However, some people need to be admitted to hospital for a short time. This is sometimes done when the condition is first diagnosed so that treatment can be started quickly. Hospital admission may also be needed for a while at other times if symptoms become severe. A small number of people have such a severe illness that they remain in hospital long-term.
People with schizophrenia often do not realise or accept that they are ill. Therefore, sometimes when persuasion fails, some people are admitted to hospital for treatment against their will by use of the Mental Health Act. This means that doctors and social workers can force a person to go to hospital. This is only done when the person is thought to be a danger to themself or others.
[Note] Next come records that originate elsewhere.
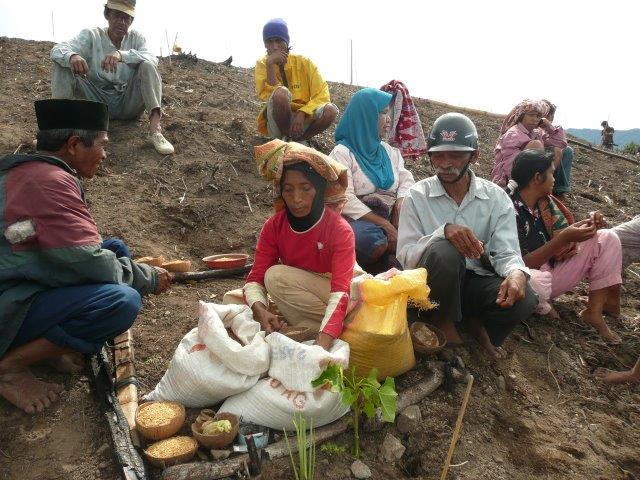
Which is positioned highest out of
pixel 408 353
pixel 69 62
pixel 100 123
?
pixel 69 62

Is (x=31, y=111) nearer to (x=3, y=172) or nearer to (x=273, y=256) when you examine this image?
(x=3, y=172)

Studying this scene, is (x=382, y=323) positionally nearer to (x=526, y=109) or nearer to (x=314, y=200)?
(x=314, y=200)

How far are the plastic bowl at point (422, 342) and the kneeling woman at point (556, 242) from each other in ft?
3.11

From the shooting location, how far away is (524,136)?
16.5 ft

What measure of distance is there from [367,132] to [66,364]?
2682 mm

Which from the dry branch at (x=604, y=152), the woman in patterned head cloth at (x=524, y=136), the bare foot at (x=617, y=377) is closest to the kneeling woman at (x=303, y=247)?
the bare foot at (x=617, y=377)

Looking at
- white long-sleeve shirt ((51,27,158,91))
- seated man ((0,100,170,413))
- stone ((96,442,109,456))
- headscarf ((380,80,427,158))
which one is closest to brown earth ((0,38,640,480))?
stone ((96,442,109,456))

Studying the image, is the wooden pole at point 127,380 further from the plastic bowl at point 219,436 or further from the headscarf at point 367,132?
the headscarf at point 367,132

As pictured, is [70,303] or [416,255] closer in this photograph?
[70,303]

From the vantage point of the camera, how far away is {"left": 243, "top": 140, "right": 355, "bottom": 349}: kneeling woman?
2.69 m

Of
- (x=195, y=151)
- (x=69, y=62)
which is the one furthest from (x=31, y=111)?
(x=195, y=151)

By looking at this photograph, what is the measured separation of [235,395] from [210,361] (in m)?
0.20

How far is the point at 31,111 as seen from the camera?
20.4 ft

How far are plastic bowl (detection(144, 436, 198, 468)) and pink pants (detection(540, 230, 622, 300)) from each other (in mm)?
2742
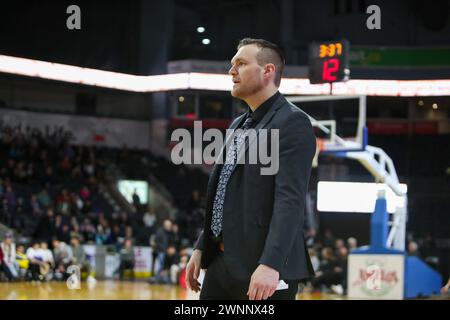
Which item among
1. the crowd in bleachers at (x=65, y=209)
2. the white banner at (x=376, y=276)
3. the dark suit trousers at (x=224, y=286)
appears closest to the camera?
the dark suit trousers at (x=224, y=286)

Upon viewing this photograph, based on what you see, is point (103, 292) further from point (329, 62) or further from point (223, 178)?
point (223, 178)

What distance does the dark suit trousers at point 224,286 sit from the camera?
3031 millimetres

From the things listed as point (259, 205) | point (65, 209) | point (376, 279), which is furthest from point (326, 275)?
point (259, 205)

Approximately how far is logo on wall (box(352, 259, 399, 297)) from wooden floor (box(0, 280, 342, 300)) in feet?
3.41

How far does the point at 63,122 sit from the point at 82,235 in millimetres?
8292

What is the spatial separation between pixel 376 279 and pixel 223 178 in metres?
10.7

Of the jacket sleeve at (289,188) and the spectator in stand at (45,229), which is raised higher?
the jacket sleeve at (289,188)

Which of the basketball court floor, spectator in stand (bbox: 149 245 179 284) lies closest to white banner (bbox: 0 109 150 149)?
spectator in stand (bbox: 149 245 179 284)

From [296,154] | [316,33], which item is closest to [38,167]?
[316,33]

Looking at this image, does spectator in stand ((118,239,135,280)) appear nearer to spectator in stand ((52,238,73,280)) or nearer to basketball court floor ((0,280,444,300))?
basketball court floor ((0,280,444,300))

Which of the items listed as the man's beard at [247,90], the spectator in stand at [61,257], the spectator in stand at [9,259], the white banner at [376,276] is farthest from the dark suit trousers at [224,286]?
the spectator in stand at [61,257]

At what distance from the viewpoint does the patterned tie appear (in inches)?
123

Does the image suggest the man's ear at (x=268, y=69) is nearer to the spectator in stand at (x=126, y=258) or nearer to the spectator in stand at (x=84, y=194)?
the spectator in stand at (x=126, y=258)

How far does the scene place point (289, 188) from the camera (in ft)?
9.61
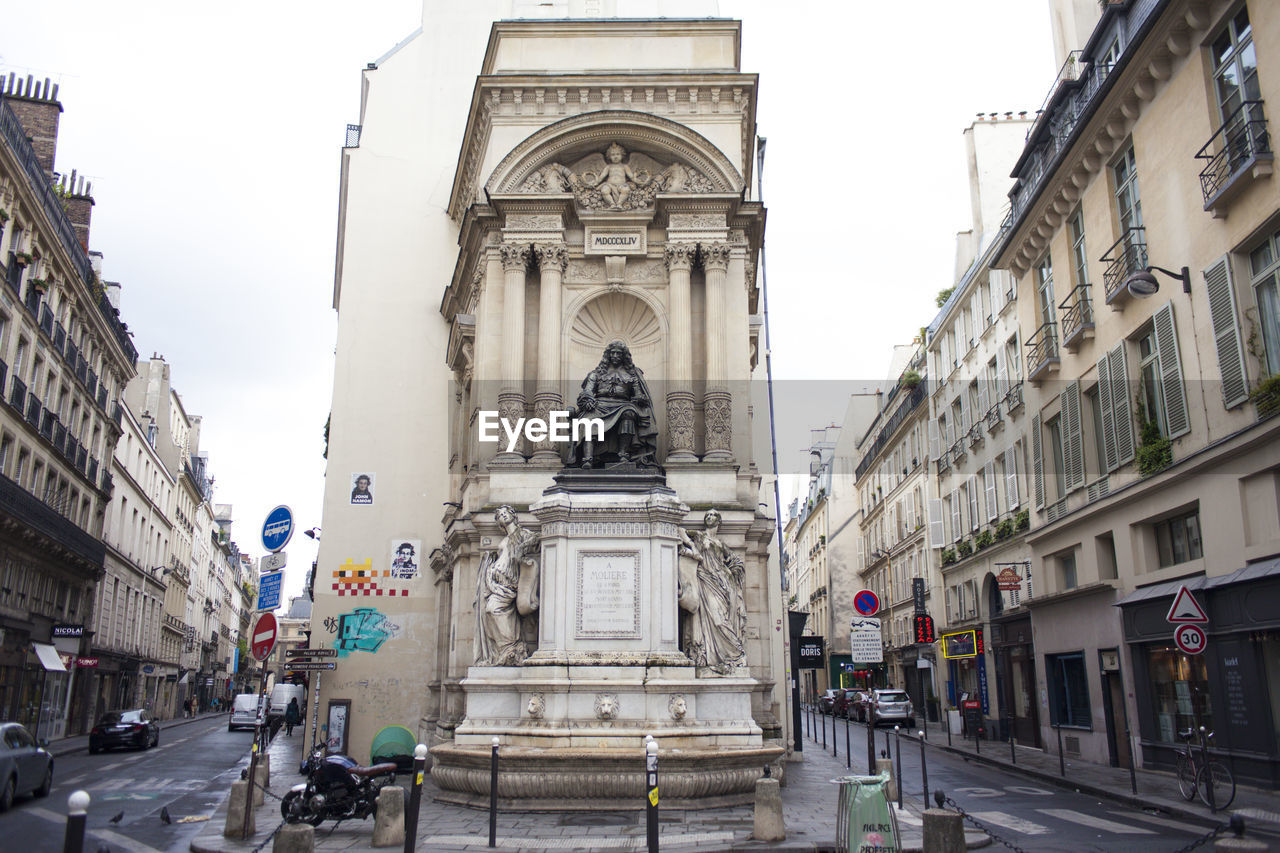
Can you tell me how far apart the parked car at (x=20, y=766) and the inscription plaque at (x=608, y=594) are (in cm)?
863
The main medicines used to treat schizophrenia are called antipsychotics. They work by altering the balance of some brain chemicals (neurotransmitters). Antipsychotic medication is used to relieve the symptoms. Antipsychotic medicines tend to work best to ease positive symptoms and tend not to work so well to ease negative symptoms. Antipsychotic medicines are also used to prevent recurring episodes of symptoms (relapses). Therefore, antipsychotic medication is usually taken on a long-term basis. There are various antipsychotic medicines and different ones may be used in different circumstances. They are broadly divided into two categories:
- Newer or atypical antipsychotics. These are sometimes called second-generation antipsychotics and include amisulpride, aripiprazole, clozapine, olanzapine, quetiapine, risperidone and sertindole. One of these medicines is commonly used first-line for new cases. This is because they seem to have a good balance between chance of success and the risk of side-effects. However, if you are already taking a typical medicine and feel well on it, there is no need to change to a newer one.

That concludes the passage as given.